African dolls play on the world stage
Unlike troll-looking dolls that first hit the market years ago for girls of colour, the Sibahle collection is simply adorable.
They are also childlike in their features. The creators behind the brand are Caroline Hlahla (36) and Khulile Vilakazi-Ofosu (43).
It was the latter's daughter who at three years old asked to have a doll with a flowy hair.
"I looked at my daughter's toys and discovered that all her dolls indeed had flowy hair. She was asking for what she perceived as beautiful."
And so the process to create a doll in her image begun.
"It was important for us to make sure that the dolls are very childlike as we felt little girls needed to see themselves in the dolls. By creating too different an image of where the child is at their development stage, we felt was not appropriate for what our brand represents, which is that of affirming our kids to love themselves as they are," says Hlahla.
They designed the features and get the dolls made in Europe. "We first had them made in China but met with a lot of resistance where manufactures were unapologetic of the fact that they did not make black dolls.
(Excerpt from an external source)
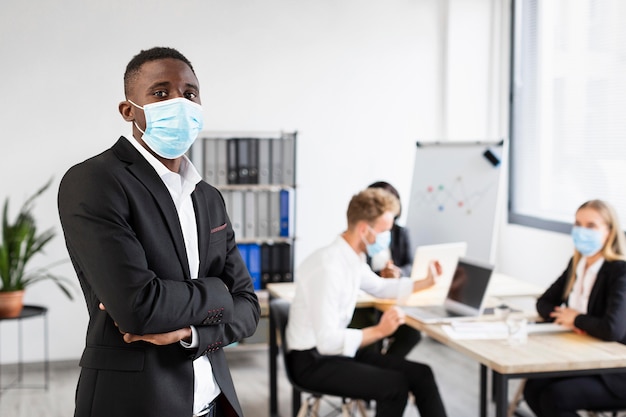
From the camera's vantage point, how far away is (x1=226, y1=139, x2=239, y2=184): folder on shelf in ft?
18.5

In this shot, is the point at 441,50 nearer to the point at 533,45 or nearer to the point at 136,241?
A: the point at 533,45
We were told black dolls are ugly and black dolls do not sell. It was at this point that we decided to try the European market. We felt comfortable with this decision as we wanted to be 100% sure that the dolls have passed the highest standards of quality."
The creators say the Sibahle brand is an inclusive one which seeks to unite the Rainbow Nation. "We want to teach kids tolerance of one another, to embrace and celebrate diversity. We also want to represent those that have been previously ignored by the beauty world and the toy industry."
They achieved this by recently introducing the vitiligo doll called Ndanaka, meaning "I am beautiful" in Shona. Zuri who has albinism is doing well for the brand sold as far as Russia and South Korea.
"These dolls are also helping create a much-needed dialogue about redefining beauty, embracing and celebrating each person's uniqueness."
Hlahla says all models have a name that translates back to beauty from Nobuhle to Bontle to Zuri.
They also added a doll of mixed heritage, Ayana, and Indian heritage, Neha, to the club.
They also sell Afro print tutu dresses for little girls to match to their doll of choice outfit.